MATERIAL FOR THE TASK Block Start
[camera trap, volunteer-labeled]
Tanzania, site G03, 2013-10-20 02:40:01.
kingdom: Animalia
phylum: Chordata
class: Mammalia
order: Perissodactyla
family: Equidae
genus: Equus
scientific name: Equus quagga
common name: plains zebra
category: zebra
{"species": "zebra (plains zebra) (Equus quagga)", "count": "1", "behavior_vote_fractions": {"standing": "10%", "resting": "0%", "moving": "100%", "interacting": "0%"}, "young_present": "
MATERIAL FOR THE TASK Block End
**PROBLEM REQUIREMENTS**
Starting at the line that contains "family: Equidae", reproduce each line through the end of the records exactly, both ends included.

**RESULT**
family: Equidae
genus: Equus
scientific name: Equus quagga
common name: plains zebra
category: zebra
{"species": "zebra (plains zebra) (Equus quagga)", "count": "1", "behavior_vote_fractions": {"standing": "10%", "resting": "0%", "moving": "100%", "interacting": "0%"}, "young_present": "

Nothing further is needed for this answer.